Thanks so much for posting the information on West Virginia's  Grouse Research and the other state's involved; with the research.  This is the most interesting research project I personally; have ever read. My days of grousing are long gone; as well as are the grouse here in North Georgia. 

However, I will always have a closeness to a Ruffed Grouse. Forty and fifty years ago, I and my older friend, the late, Arthur (Fats) Truelove ,hunted them, when in North Georgia, we would flush thirty or more grouse a day; on good days. Also, we in-countered coveys, or bunches of grouse sometimes up to ten grouse; with young of the year mostly taken from the multiple bunches. 
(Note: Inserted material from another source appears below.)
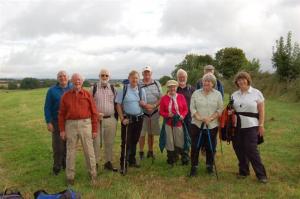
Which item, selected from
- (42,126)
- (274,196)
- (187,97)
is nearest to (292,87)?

GON Magazine, December issue, features my article on their web-site, of some of the grouse hunting; back in those times. "A Magic Time For Grouse".
herb mcclure


----------



## John Porter (Dec 28, 2014)

Study shows something all of us, sportsmen knew. Birds of prey have done the most damage when it comes to grouse, but nothing can be done to protect grouse--- except build suitable habitat.


----------



## John Porter (Dec 28, 2014)

herb mcclure said:


> Thanks so much for posting the information on West Virginia's  Grouse Research and the other state's involved; with the research.  This is the most interesting research project I personally; have ever read. My days of grousing are long gone; as well as are the grouse here in North Georgia.
> 
> However, I will always have a closeness to a Ruffed Grouse. Forty and fifty years ago, I and my older friend, the late, Arthur (Fats) Truelove ,hunted them, when in North Georgia, we would flush thirty or more grouse a day; on good days. Also, we in-countered coveys, or bunches of grouse sometimes up to ten grouse; with young of the year mostly taken from the multiple bunches.
> 
> ...




Thank you Herb, I too, found the study to be very interesting.


----------



## WOODIE13 (Dec 28, 2014)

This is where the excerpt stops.